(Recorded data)
- - - - - - -

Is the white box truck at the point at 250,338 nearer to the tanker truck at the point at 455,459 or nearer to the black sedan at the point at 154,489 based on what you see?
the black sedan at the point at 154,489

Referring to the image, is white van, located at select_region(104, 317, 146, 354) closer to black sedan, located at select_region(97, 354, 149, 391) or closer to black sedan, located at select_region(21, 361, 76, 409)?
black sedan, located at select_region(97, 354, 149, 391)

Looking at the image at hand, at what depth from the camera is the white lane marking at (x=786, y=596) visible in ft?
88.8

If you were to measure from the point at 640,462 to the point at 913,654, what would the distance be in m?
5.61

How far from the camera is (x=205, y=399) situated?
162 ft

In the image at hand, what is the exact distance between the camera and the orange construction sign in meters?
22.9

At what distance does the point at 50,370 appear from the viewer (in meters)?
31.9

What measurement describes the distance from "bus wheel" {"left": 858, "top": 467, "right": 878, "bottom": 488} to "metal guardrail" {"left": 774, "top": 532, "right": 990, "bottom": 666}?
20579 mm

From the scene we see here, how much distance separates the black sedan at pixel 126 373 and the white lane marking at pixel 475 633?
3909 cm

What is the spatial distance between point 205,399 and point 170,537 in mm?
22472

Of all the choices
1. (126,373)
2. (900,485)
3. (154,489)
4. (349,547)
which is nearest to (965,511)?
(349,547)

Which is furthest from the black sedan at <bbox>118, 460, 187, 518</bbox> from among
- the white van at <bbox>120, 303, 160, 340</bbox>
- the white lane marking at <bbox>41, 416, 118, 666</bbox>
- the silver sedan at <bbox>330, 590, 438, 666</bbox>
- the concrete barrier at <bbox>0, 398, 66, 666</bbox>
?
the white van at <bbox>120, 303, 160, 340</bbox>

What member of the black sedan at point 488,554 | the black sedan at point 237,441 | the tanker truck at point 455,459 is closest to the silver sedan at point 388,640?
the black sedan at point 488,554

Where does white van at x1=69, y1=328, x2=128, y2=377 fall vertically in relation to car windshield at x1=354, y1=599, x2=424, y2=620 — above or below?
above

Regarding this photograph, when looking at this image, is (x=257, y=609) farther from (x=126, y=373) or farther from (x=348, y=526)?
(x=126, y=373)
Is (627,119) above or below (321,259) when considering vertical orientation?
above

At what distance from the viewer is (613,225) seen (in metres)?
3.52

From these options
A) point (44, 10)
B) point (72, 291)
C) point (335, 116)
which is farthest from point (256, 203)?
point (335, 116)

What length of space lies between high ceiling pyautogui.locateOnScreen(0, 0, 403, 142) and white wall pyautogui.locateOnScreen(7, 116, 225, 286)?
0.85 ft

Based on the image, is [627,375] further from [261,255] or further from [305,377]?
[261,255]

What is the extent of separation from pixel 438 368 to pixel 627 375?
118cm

- - - - - - -

What you need to do:
Recast every line of the items above as a numbered list, dropping the blank lines.

The reply:
1. Is the white box truck at the point at 250,338 nearer to the tanker truck at the point at 455,459 or nearer to the black sedan at the point at 154,489 based on what you see?
2. the black sedan at the point at 154,489
3. Referring to the image, is white van, located at select_region(104, 317, 146, 354) closer to black sedan, located at select_region(97, 354, 149, 391) or closer to black sedan, located at select_region(21, 361, 76, 409)?
4. black sedan, located at select_region(97, 354, 149, 391)
5. Looking at the image at hand, at what depth from the camera is the white lane marking at (x=786, y=596) visible in ft?
6. 88.8
7. If you were to measure from the point at 640,462 to the point at 913,654, what would the distance be in m?
8. 5.61
9. How far from the camera is (x=205, y=399) situated?
10. 162 ft
11. In the image at hand, what is the exact distance between the camera and the orange construction sign in meters?
12. 22.9
13. At what distance does the point at 50,370 appear from the viewer (in meters)?
14. 31.9
15. What measurement describes the distance from "bus wheel" {"left": 858, "top": 467, "right": 878, "bottom": 488} to "metal guardrail" {"left": 774, "top": 532, "right": 990, "bottom": 666}?
16. 20579 mm
17. From the scene we see here, how much distance separates the black sedan at pixel 126 373 and the white lane marking at pixel 475 633?
18. 3909 cm
19. What is the spatial distance between point 205,399 and point 170,537 in mm?
20. 22472
21. Of all the choices
22. 1. (126,373)
23. 2. (900,485)
24. 3. (154,489)
25. 4. (349,547)
26. which is nearest to (965,511)?
27. (349,547)
28. Which is furthest from the black sedan at <bbox>118, 460, 187, 518</bbox> from among
29. - the white van at <bbox>120, 303, 160, 340</bbox>
30. - the white lane marking at <bbox>41, 416, 118, 666</bbox>
31. - the silver sedan at <bbox>330, 590, 438, 666</bbox>
32. - the concrete barrier at <bbox>0, 398, 66, 666</bbox>
33. ?
34. the white van at <bbox>120, 303, 160, 340</bbox>
35. What member of the black sedan at point 488,554 | the black sedan at point 237,441 | the tanker truck at point 455,459 is closest to the silver sedan at point 388,640?
36. the black sedan at point 488,554
37. Where does white van at x1=69, y1=328, x2=128, y2=377 fall vertically in relation to car windshield at x1=354, y1=599, x2=424, y2=620 — above or below?
38. above
39. Regarding this photograph, when looking at this image, is (x=257, y=609) farther from (x=126, y=373) or farther from (x=348, y=526)?
40. (x=126, y=373)
41. Is (627,119) above or below (321,259) when considering vertical orientation?
42. above
43. At what distance from the viewer is (613,225) seen (in metres)?
44. 3.52
45. From these options
46. A) point (44, 10)
47. B) point (72, 291)
48. C) point (335, 116)
49. which is farthest from point (256, 203)?
50. point (335, 116)
51. What length of space lies between high ceiling pyautogui.locateOnScreen(0, 0, 403, 142) and white wall pyautogui.locateOnScreen(7, 116, 225, 286)?
52. 0.85 ft
53. Based on the image, is [627,375] further from [261,255] or further from [305,377]?
54. [261,255]
55. What is the extent of separation from pixel 438 368 to pixel 627 375?
56. 118cm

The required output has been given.